Exercise directions:
Would you return exactly the lines below from the line with "fibularis longus pain - 587×800" through the line with "deep wood by cy4n", both included, and nothing else, leaving out the pictures?

Given records:
━━━━

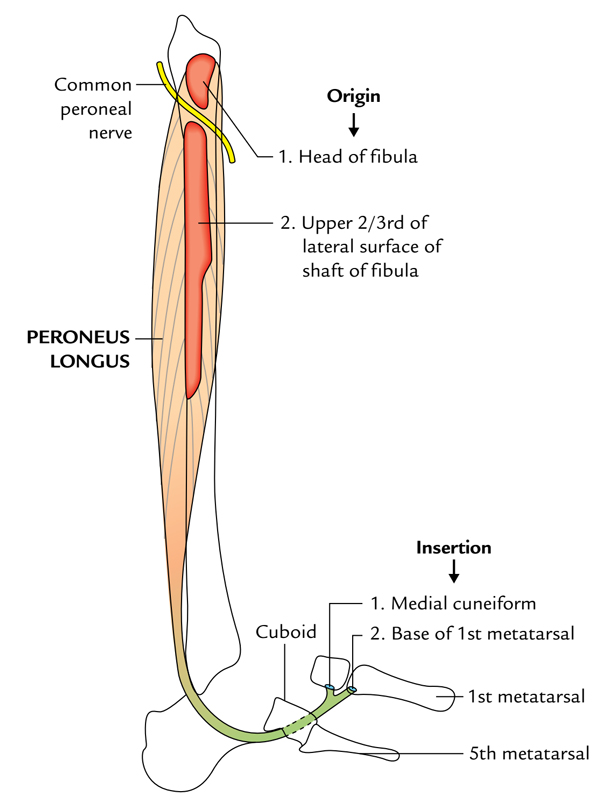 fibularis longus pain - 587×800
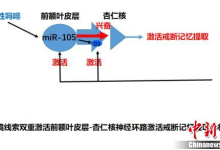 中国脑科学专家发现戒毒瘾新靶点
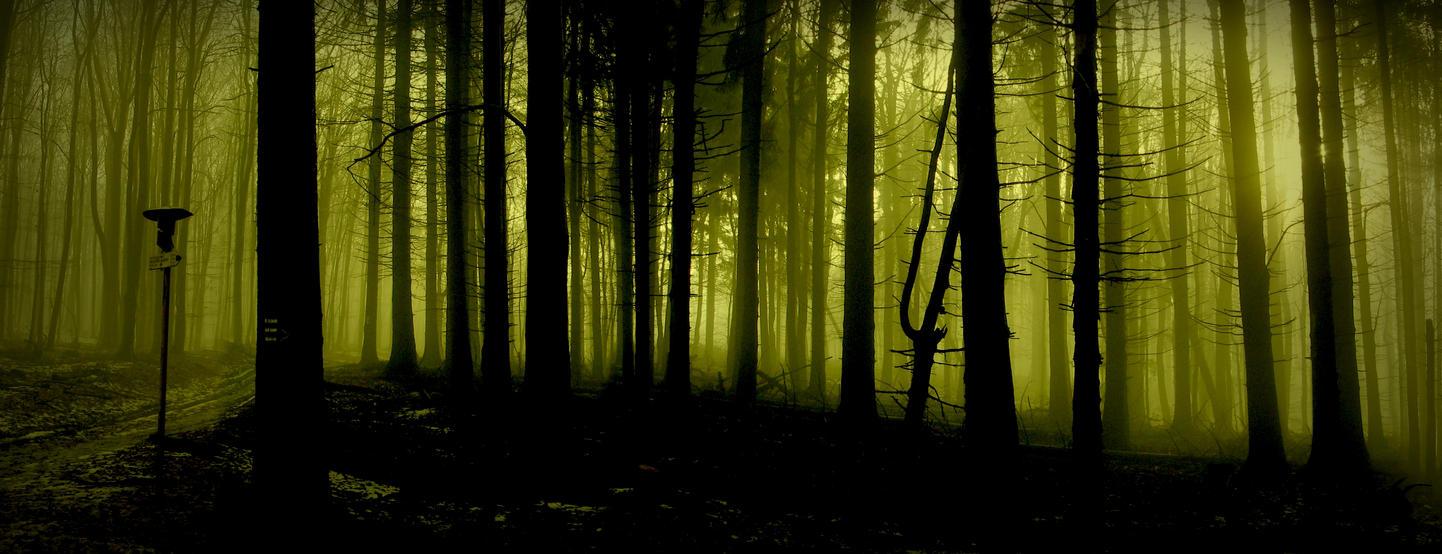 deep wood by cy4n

━━━━

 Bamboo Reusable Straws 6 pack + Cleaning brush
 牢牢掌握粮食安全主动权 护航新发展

━━━━

Answer for the task:
 fibularis longus pain - 587×800
 中国脑科学专家发现戒毒瘾新靶点
 deep wood by cy4n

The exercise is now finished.